A lot of what I map out by hand takes that form; rough scribbles for the purpose of getting down where each hallway/rooms is and how they intersect. I didn't often get into where each item/monster should be at that stage or decide on the exact size of the map at that point.

In any case, I didn't start consistently doing that immediately after the Skull Cave, but I soon realized the importance of it, particularly as I moved away from one map areas and stated working on things like the Forgotten Oak Castle redo with the different hallways and rooms that link together and various complex dungeons.

The use of graphing paper to get everything down first was not common for me, but it was doable/necessary in the case of the Ziggurat since it combines a basic map design with a complex overall dungeon design. If I was creating a twisty cave map, for example, mapping out each square on graphing papers is more work than just doing it and isn't helpful enough to be worth the time sink it creates. What I would do, in that case, is draw the shape of the map first and mark teleporters/note the main enemies that should be in the map, but that's it. It's often important to do that regardless when working on games, in a general sense, because it helps when explaining to artists what they need to draw for you and, of course, it's critical if you don't have a map editor and have to write out the placement of everything in code, as Rhialto did for Wyvern's early maps. However, since we had a map editor the latter no longer applies and Wyvern map design was very individualistic so whatever you choose to draw is for your benefit only and not because you need team members to see what you want done ahead of time.

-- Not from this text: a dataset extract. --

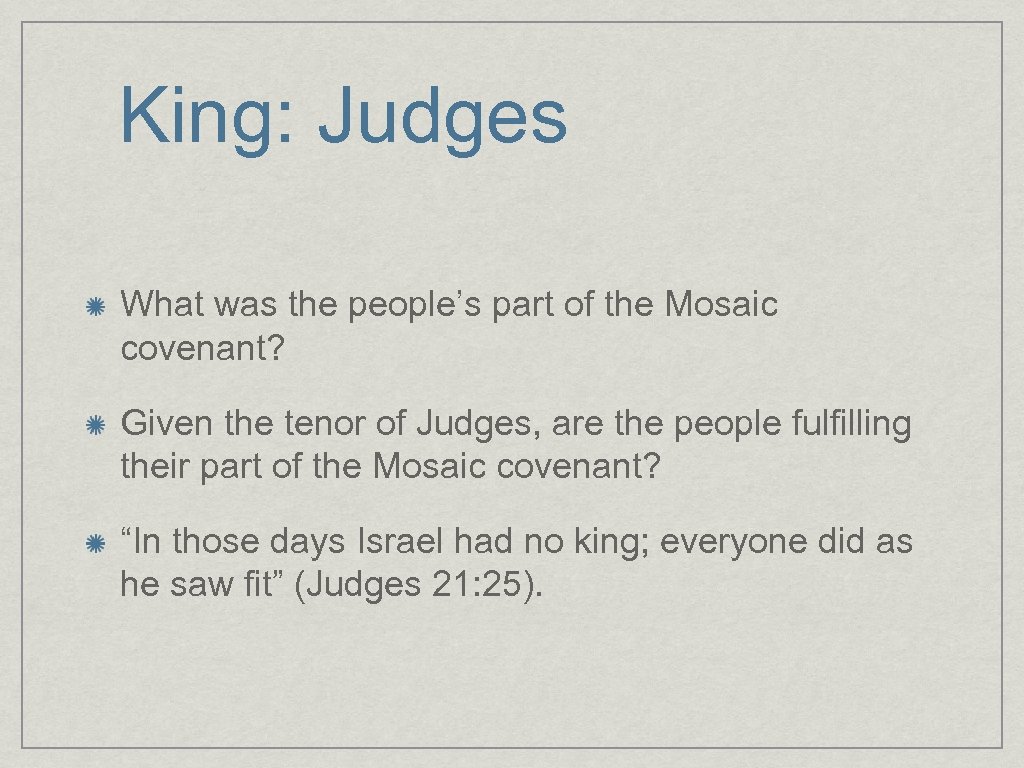 King: Judges

What was the people’s part of the Mosaic covenant?

Given the tenor of Judges, are the people fulfilling their part of the Mosaic covenant?

“In those days Israel had no king; everyone did as he saw fit” (Judges 21: 25).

Getting back to the Ziggurat; since it's just equally sized box maps linked together it's not that difficult to do such detailed square by square work ahead of time and because of the complexity of the overall design it was critical for me to be able to see it all together ahead of time. When some rooms have four potential paths to connect to other maps and I only wanted to make two of those, on average, available to players it helps to know why those are the two available paths.

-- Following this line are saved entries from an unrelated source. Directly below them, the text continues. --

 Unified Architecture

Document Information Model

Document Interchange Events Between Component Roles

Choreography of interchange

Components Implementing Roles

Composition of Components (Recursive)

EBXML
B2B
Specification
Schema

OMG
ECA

If I just drew a bunch of boxes on printing paper and inserted dashes to indicate teleporters, that teleporter placement wouldn't be well thought out. I needed to know that this was going to be a trap room, this was going to be an empty map, this was going to be a false path, this was going to be a pirate bar, etc., and I needed specific details about those maps before I could decide how to link them together. It's particularly involved when you also factor in jumping up and down between floors as a normal part of the player's progression and hidden corridors that secretly link to certain maps in different ways.

There are also instances where chamber space cuts into hidden corridor space by deviating from that box shape a bit and when that happens it's important to make sure there's still a viable path for players to navigate. For example, if I have one chamber below another chamber and I add an extra two lines of map space to the top of the bottom one, I then can't do the same to the bottom of the top map without blocking the hidden corridor pathway for players since it's real space. Meaning, if I took everything and put it together in one big map, it would all fit together perfectly. And, again, accomplishing that means mapping it out ahead of time because I didn't know that I wanted to add space to a map and where I wanted to add it to until I figured out what kind of map I wanted it to be. Hence the importance of hand drawing everything in this kind of detail.

But I didn't forgo simpler sketches altogether. I did do that as a rough draft. The more detailed graph paper drawings are the second draft.